Decompose the polynomial into linear factors (x^2-7x+6)(x^2+3x-18)
To decompose the polynomial into linear factors, we first need to factor each quadratic polynomial individually.
1. Factor x^2-7x+6:
To factor this quadratic polynomial, we need to find two numbers that multiply to 6 and add up to -7. These numbers are -1 and -6.
So, we can rewrite the polynomial as (x-1)(x-6).
2. Factor x^2+3x-18:
To factor this quadratic polynomial, we need to find two numbers that multiply to -18 and add up to 3. These numbers are 6 and -3.
So, we can rewrite the polynomial as (x+6)(x-3).

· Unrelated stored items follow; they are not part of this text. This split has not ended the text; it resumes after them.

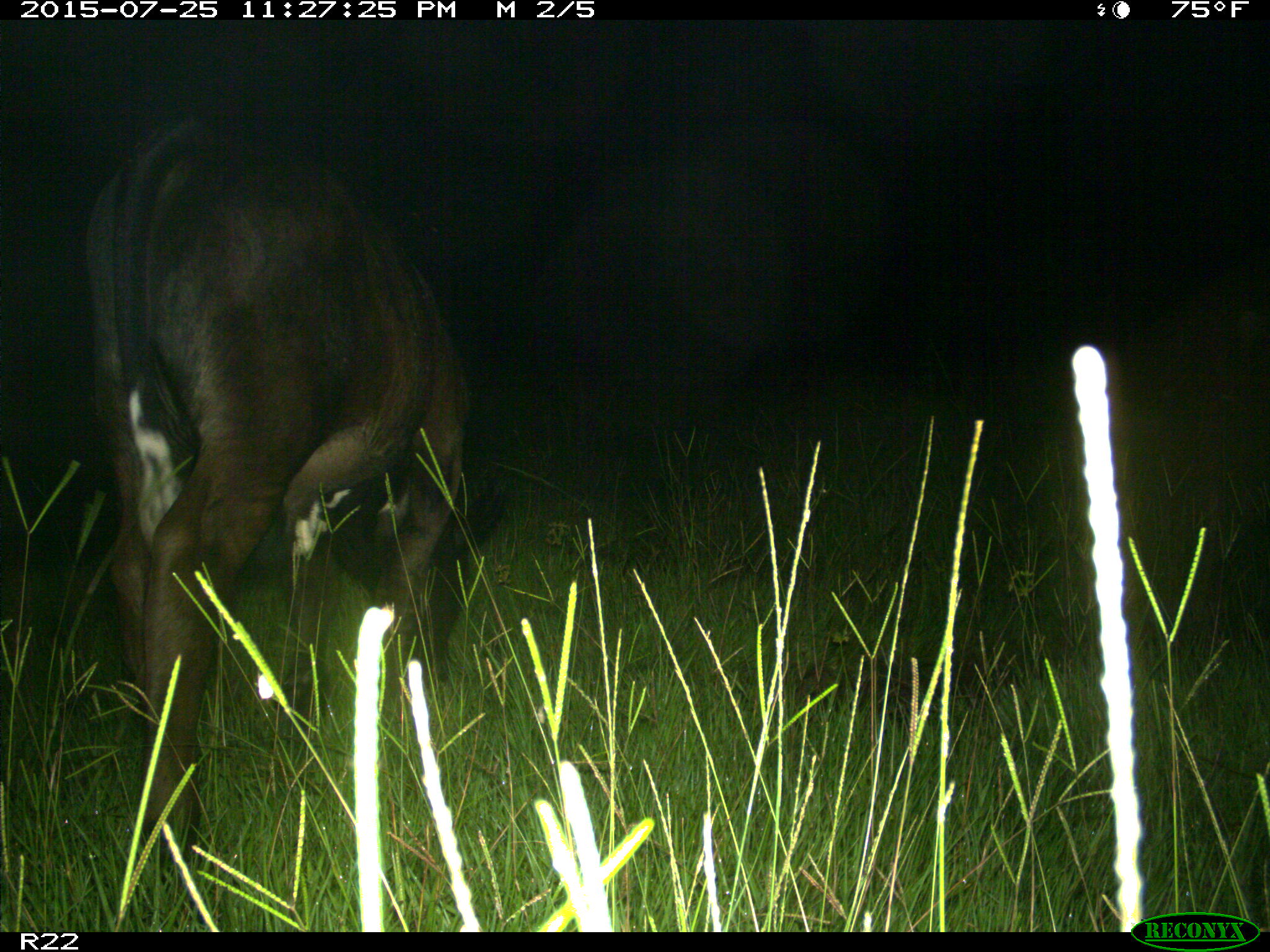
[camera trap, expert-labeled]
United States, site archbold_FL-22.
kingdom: Animalia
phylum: Chordata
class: Mammalia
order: Artiodactyla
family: Bovidae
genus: Bos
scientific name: Bos taurus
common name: domestic cow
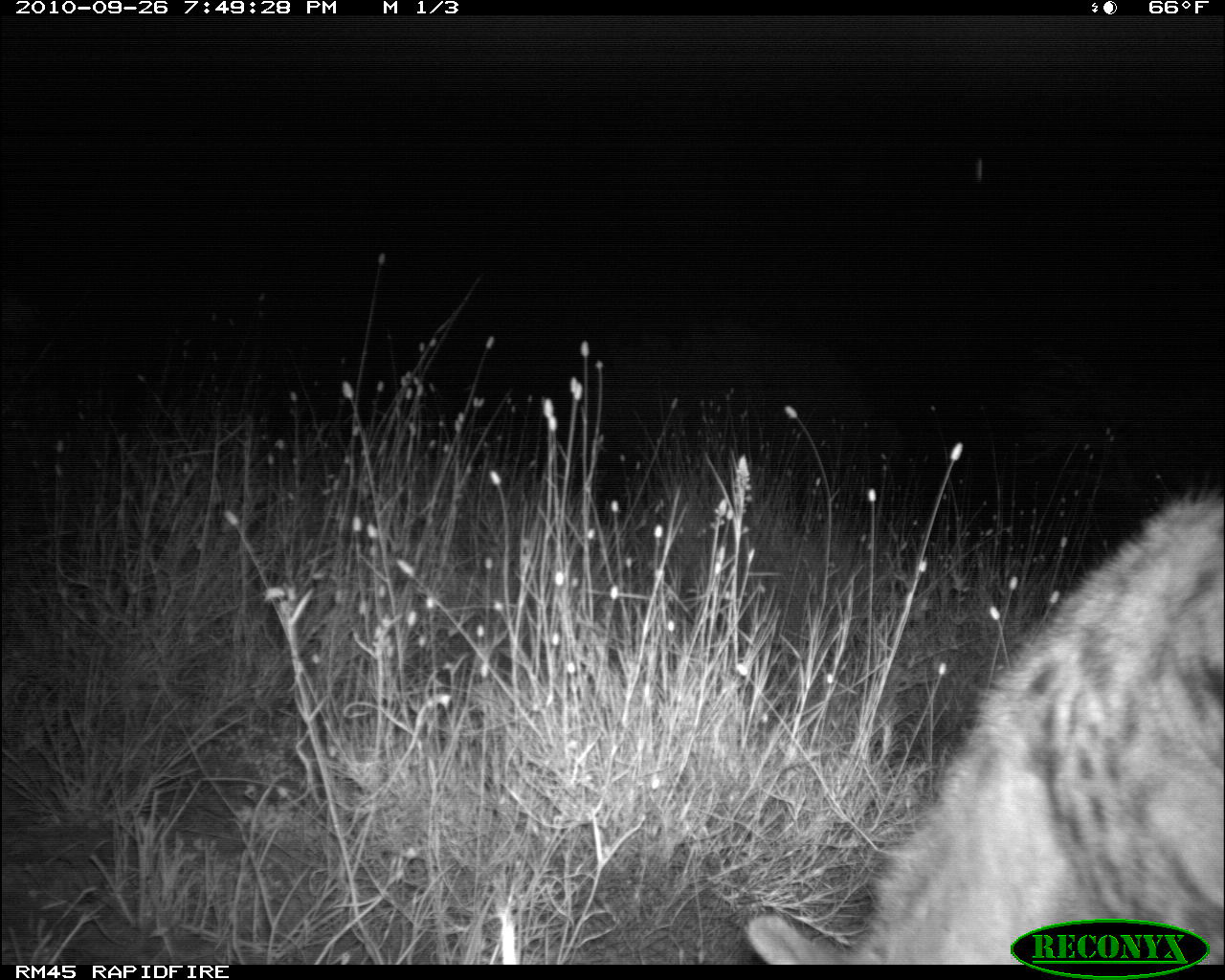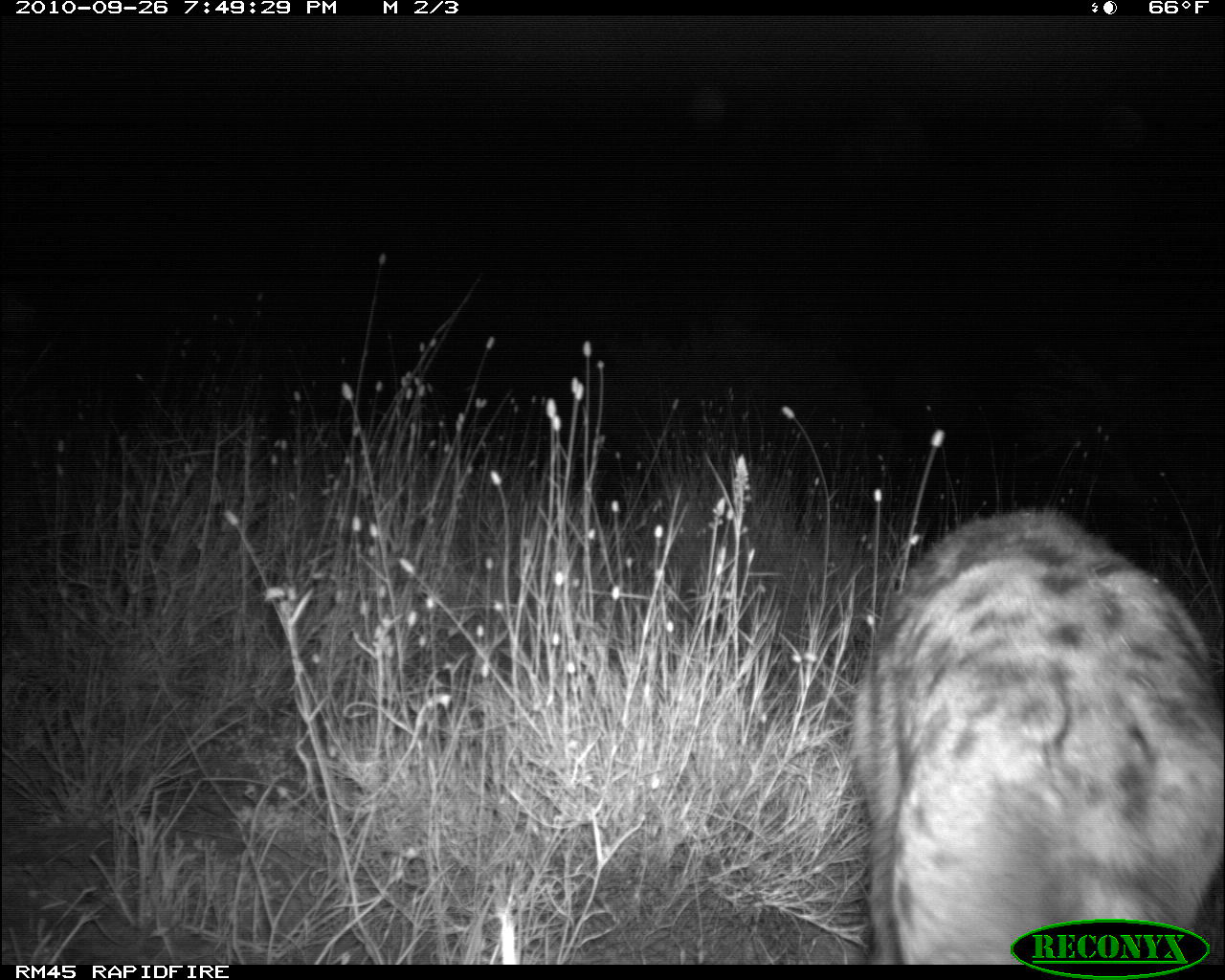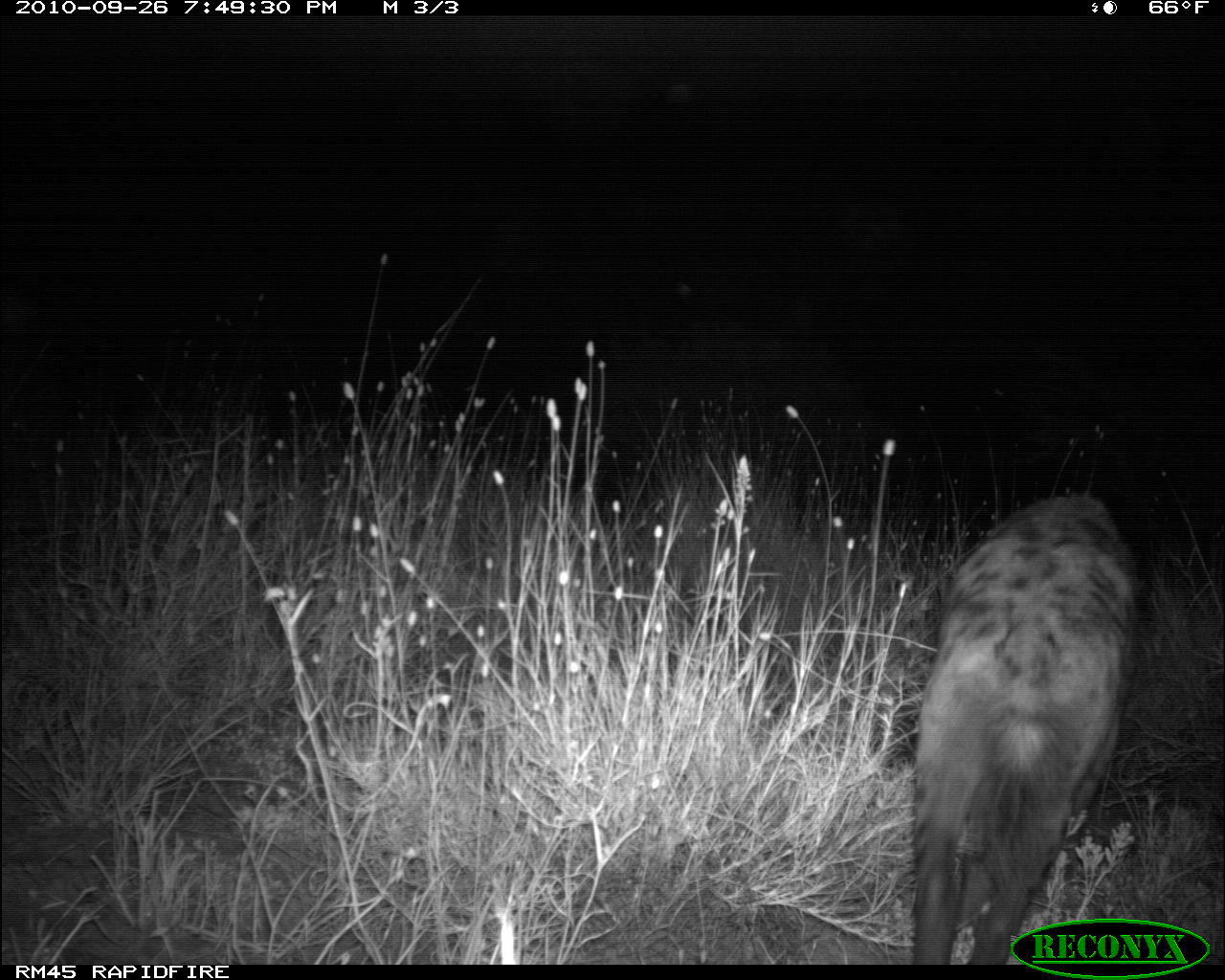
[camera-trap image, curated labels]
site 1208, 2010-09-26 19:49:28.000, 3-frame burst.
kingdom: Animalia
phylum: Chordata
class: Mammalia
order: Carnivora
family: Hyaenidae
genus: Crocuta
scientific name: Crocuta crocuta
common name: spotted hyena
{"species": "Crocuta crocuta (spotted hyena)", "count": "1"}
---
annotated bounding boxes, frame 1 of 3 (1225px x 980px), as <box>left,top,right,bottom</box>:
crocuta crocuta: <box>746,490,1218,964</box>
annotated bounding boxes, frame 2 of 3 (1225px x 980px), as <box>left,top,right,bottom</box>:
crocuta crocuta: <box>851,510,1218,963</box>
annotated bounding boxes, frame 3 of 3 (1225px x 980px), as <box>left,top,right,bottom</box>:
crocuta crocuta: <box>915,494,1137,964</box>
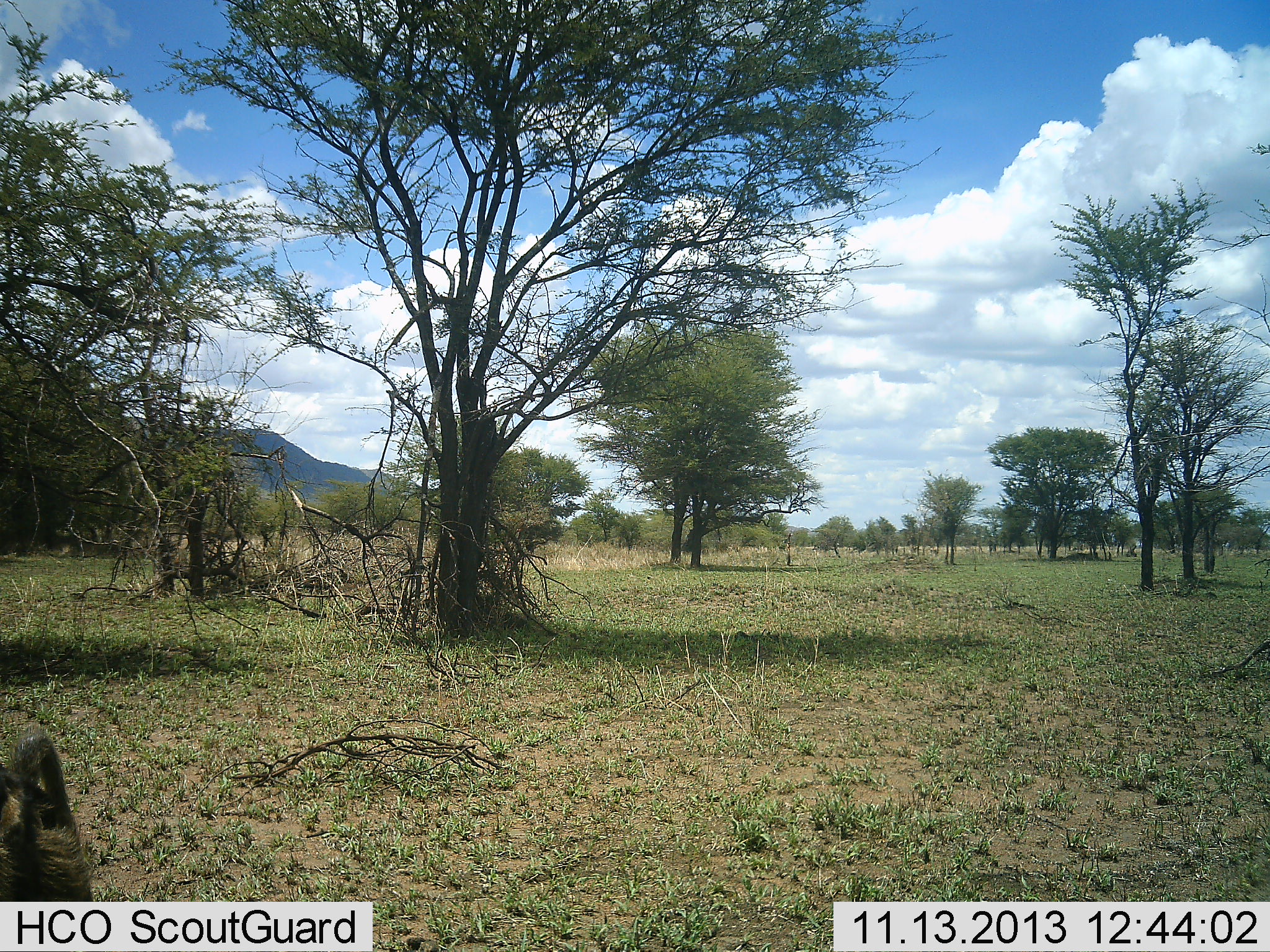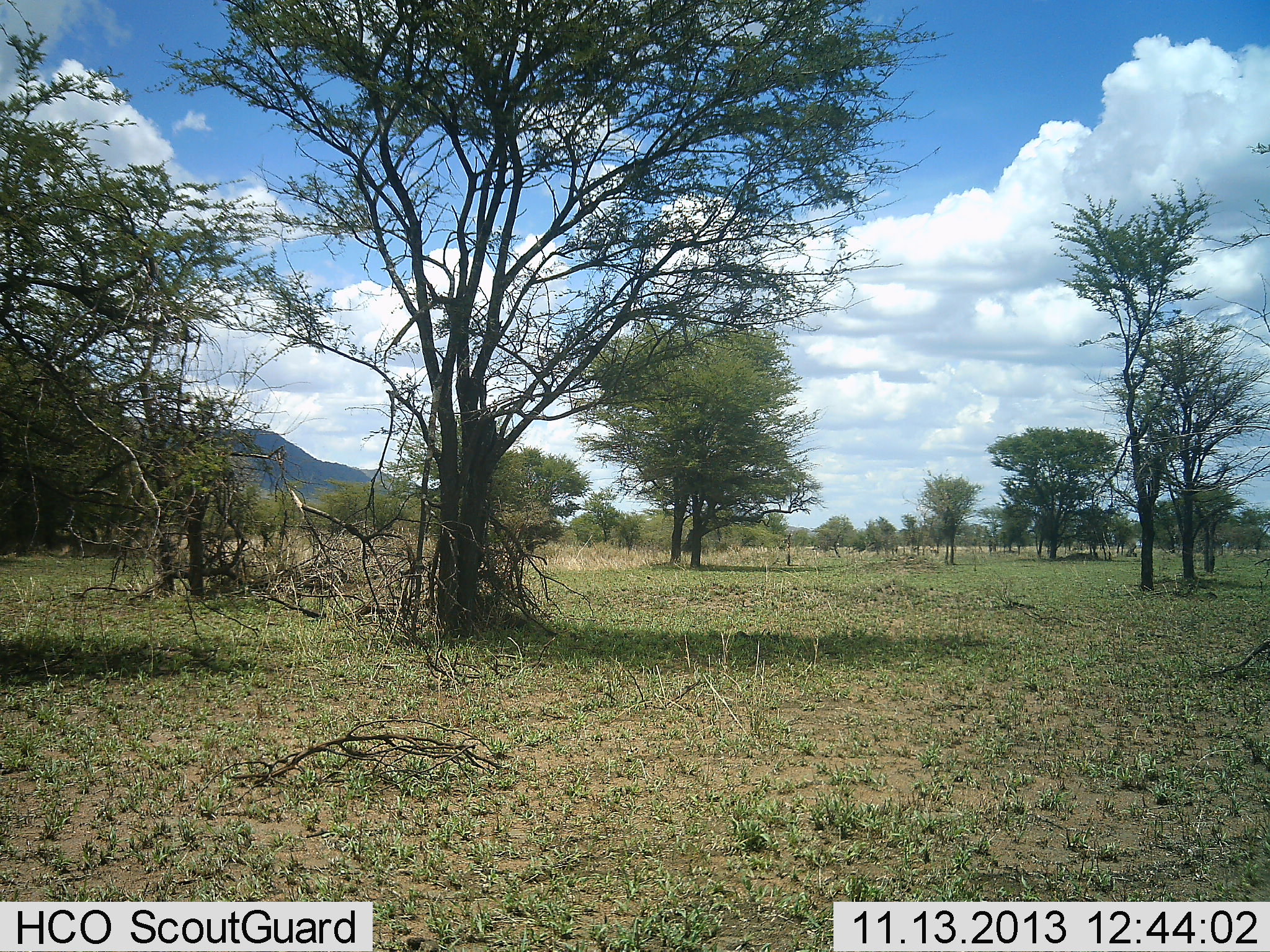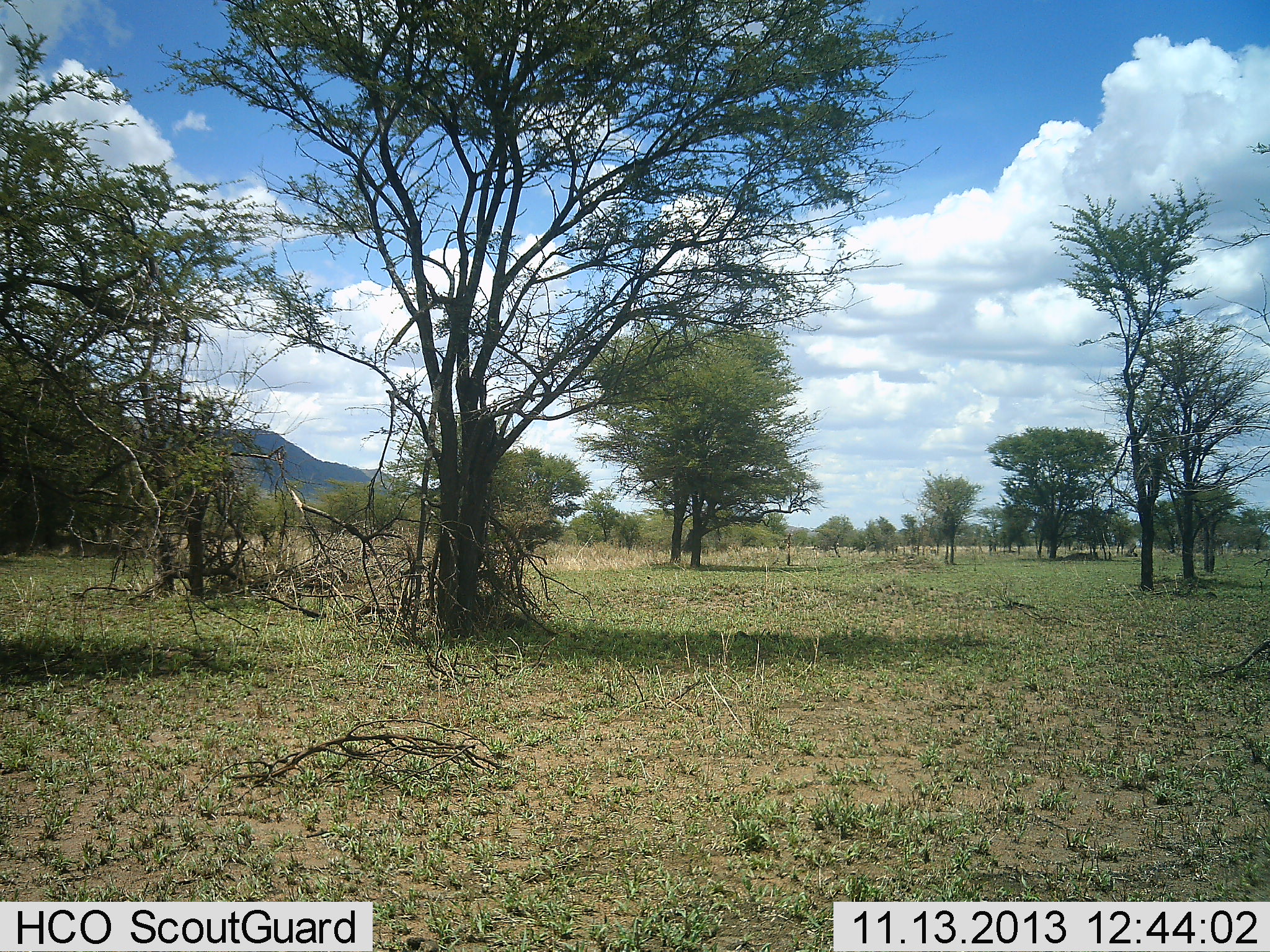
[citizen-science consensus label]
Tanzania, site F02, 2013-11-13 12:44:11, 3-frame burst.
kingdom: Animalia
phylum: Chordata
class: Mammalia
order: Primates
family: Cercopithecidae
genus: Papio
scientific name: Papio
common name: baboon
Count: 1.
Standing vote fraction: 0%.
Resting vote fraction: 0%.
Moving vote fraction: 100%.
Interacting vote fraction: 0%.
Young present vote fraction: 0%.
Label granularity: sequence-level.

Now, we can rewrite the original polynomial as the product of the linear factors:
(x^2-7x+6)(x^2+3x-18) = (x-1)(x-6)(x+6)(x-3)
To decompose the polynomial (x^2-7x+6)(x^2+3x-18) into linear factors, we can first factor each quadratic expression separately and then combine the factors.
Factor x^2 - 7x + 6:
To factor this quadratic expression, we need to find two numbers whose product is 6 and whose sum is -7. The numbers -6 and -1 meet these conditions, so we can rewrite the expression as (x - 6)(x - 1).
Factor x^2 + 3x - 18:
To factor this quadratic expression, we need to find two numbers whose product is -18 and whose sum is 3. The numbers 6 and -3 meet these conditions, so we can rewrite the expression as (x + 6)(x - 3).
Now, we can combine the factors:
(x^2 - 7x + 6)(x^2 + 3x - 18) becomes (x - 6)(x - 1)(x + 6)(x - 3).
Therefore, the polynomial (x^2-7x+6)(x^2+3x-18) can be decomposed into linear factors as (x - 6)(x - 1)(x + 6)(x - 3).